El momento es decisivo. ¿En qué forma se operará ese paso? Tal vez en la misma forma paradójica, acaso sarcástica, en que ha cristalizado el contraste entre lo espiritual y lo mundano: en el cuadro de Rubens y en el diamante. A lo lejos ladra repetidamente, con latir plañidero, un perro; un gallo lanza ya su canto matinal. Comienza a clarecer. La mano en que luce el brillante y la otra mano diestra abren un armario en que se ven colocados ordenadamente atadijos de billetes de Banco; cada fajo está compuesto de cincuenta billetes de mil pesetas. En una maleta son colocados veinte fajos, o sea un millón. Horas después, las manos que han colocado los preciosos atadijos en la maleta asen el volante de un magnífico automóvil. Corre vertiginosamente el coche por los campos de Castilla. ¿Hacia dónde? ¿Y para qué? ¿Lo impulsa la materia o lo impele el espíritu?
El paisaje es sobrio y noble; se divisan en la lejanía unas montañas azules, cual de fina porcelana. Se ve en una hondonada, puesta en la ladera, una casita blanca. Durante un momento, detenido el automóvil, ocupa la mente con viva complacencia lo blanco de la casa, lo azul del cielo y lo verde de la arboleda que puebla la cañada. Diez minutos de marcha a pie —queda atrás el automóvil— y aparece, entreabierta, la puerta de la casa. No se ve a nadie ni se percibe ruido alguno. La casa está desierta; seguramente sus moradores, labriegos, se hallan trabajando por los aledaños. En la casa, las manos van sacando de la maleta los preciosos atadijos y los van esparciendo por doquier: los colocan en la mesa que sirve para comer, en el revellín de la chimenea, en la alacena, —en un armario de ropa, entre los colchones de las camas, en los peldaños de la escalera, por todo el corral...
Otra vez la noche serena estival y el vivo foco de luz sobre el tablero luciente. Y el librito impreso en la capital de los Campos Góticos. Cella continuata dulcescit... ¿Será ahora el paso obligado, ya sin brillante en el anular, ya sin cuadro de Rubens, hacia los cartujos o hacia los trapenses?

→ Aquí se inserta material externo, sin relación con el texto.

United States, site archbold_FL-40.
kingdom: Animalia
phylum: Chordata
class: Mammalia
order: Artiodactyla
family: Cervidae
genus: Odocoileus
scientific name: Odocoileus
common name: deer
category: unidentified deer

En la pobre casa lejana los moradores habrán vuelto de sus faenas; habrán entrado y habrán ido recorriéndola toda.
He escrito lo que antecede en un cuarto que para mí solo tengo en la Redacción. No he querido proseguir; no era preciso. He ido con las cuartillas a la Dirección del periódico y le he dicho al director:
—Querido director: acabo de escribir esta fantasía, no indeliberadamente, sino después de madura meditación. Vea usted lo que le parece.
El director ha leído mis cuartillas y luego me ha dicho:
—Absurdamente natural o naturalmente absurdo. Lo que usted prefiera. ¿Propósito de realidad o de simbolismo?
—Ni una cosa ni la otra, querido director. Aspiración eterna y universal hacia la perfección del espíritu. Aspiración de la parte más selecta de la Humanidad en todos los tiempos y en todos los pueblos.
—¡No da usted sensación concreta!
—Cabalmente: ni pinto la figura del personaje, ni doy su nombre, ni hablo de su condición social. Y ello con razón evidente; para hacer más visible el anhelo hacia lo infinito he procurado escamochar de lo real todo lo adherente, hasta dejar escueta la idea. ¿Y no le parece a usted, querido director, que podríamos abrir un concurso entre los colaboradores del periódico? ¿Qué pasó después en la casa solitaria y humilde? Cada cual resolvería el problema a su modo; sería desde luego interesante ver cómo distinguidos escritores se ingeniaban en epilogar mi cuento, ¿Qué pasó después? ¿Qué pasa después que se produce en la vida universal o en la individual un acontecimiento enorme e inesperado que trastorna lo habitual y cotidiano?